GOAL OF THE EXERCISE: Set out every line of the material below as a numbered list. Skip the blank lines and leave the pictures out.

Records of questions about spatial reasoning

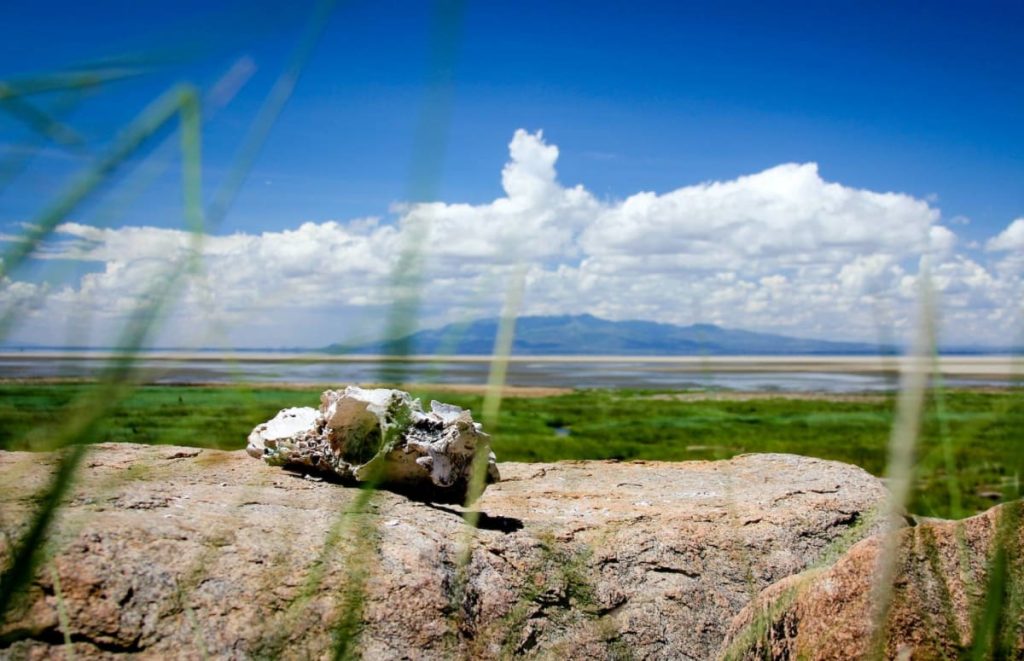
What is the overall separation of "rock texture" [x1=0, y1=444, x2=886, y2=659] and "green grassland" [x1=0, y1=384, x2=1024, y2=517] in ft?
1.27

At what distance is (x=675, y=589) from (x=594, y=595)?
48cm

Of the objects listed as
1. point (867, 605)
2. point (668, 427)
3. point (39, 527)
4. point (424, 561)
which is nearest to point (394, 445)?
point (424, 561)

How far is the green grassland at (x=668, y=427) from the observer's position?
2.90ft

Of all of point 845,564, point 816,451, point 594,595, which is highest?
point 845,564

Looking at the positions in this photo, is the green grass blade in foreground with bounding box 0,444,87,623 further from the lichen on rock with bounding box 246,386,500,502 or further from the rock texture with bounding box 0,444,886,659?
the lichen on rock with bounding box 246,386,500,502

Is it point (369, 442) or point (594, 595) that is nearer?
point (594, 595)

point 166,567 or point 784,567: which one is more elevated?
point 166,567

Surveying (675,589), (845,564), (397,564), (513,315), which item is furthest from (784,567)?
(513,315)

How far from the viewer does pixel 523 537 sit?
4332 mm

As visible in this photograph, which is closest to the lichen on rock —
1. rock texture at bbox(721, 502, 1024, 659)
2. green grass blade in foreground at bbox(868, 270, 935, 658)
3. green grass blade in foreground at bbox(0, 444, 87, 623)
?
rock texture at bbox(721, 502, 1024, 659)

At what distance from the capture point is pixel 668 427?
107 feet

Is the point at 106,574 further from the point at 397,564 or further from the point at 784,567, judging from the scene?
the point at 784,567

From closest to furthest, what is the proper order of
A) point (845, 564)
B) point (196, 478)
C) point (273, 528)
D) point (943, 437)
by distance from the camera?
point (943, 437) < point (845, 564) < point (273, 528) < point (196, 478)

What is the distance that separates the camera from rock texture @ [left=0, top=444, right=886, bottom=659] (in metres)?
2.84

FINAL RESULT:
1. What is the overall separation of "rock texture" [x1=0, y1=444, x2=886, y2=659] and "green grassland" [x1=0, y1=384, x2=1024, y2=517] in ft?
2. 1.27
3. At what distance is (x=675, y=589) from (x=594, y=595)?
4. 48cm
5. Of the objects listed as
6. 1. point (867, 605)
7. 2. point (668, 427)
8. 3. point (39, 527)
9. 4. point (424, 561)
10. which is nearest to point (394, 445)?
11. point (424, 561)
12. How far is the green grassland at (x=668, y=427) from the observer's position?
13. 2.90ft
14. Of all of point 845,564, point 816,451, point 594,595, which is highest?
15. point 845,564
16. Looking at the positions in this photo, is the green grass blade in foreground with bounding box 0,444,87,623 further from the lichen on rock with bounding box 246,386,500,502 or further from the rock texture with bounding box 0,444,886,659?
17. the lichen on rock with bounding box 246,386,500,502
18. Is it point (369, 442) or point (594, 595) that is nearer?
19. point (594, 595)
20. point 166,567 or point 784,567: which one is more elevated?
21. point 166,567
22. Surveying (675,589), (845,564), (397,564), (513,315), which item is furthest from (784,567)?
23. (513,315)
24. How far from the viewer does pixel 523 537 sit?
25. 4332 mm
26. As visible in this photograph, which is closest to the lichen on rock —
27. 1. rock texture at bbox(721, 502, 1024, 659)
28. 2. green grass blade in foreground at bbox(868, 270, 935, 658)
29. 3. green grass blade in foreground at bbox(0, 444, 87, 623)
30. ?
31. rock texture at bbox(721, 502, 1024, 659)
32. At what distance from the capture point is pixel 668 427?
33. 107 feet
34. Is the point at 106,574 further from the point at 397,564 or further from the point at 784,567, judging from the scene?
35. the point at 784,567
36. From closest to furthest, what is the proper order of
37. A) point (845, 564)
38. B) point (196, 478)
39. C) point (273, 528)
40. D) point (943, 437)
41. by distance from the camera?
42. point (943, 437) < point (845, 564) < point (273, 528) < point (196, 478)
43. What is the distance that separates the camera from rock texture @ [left=0, top=444, right=886, bottom=659] (in metres)?
44. 2.84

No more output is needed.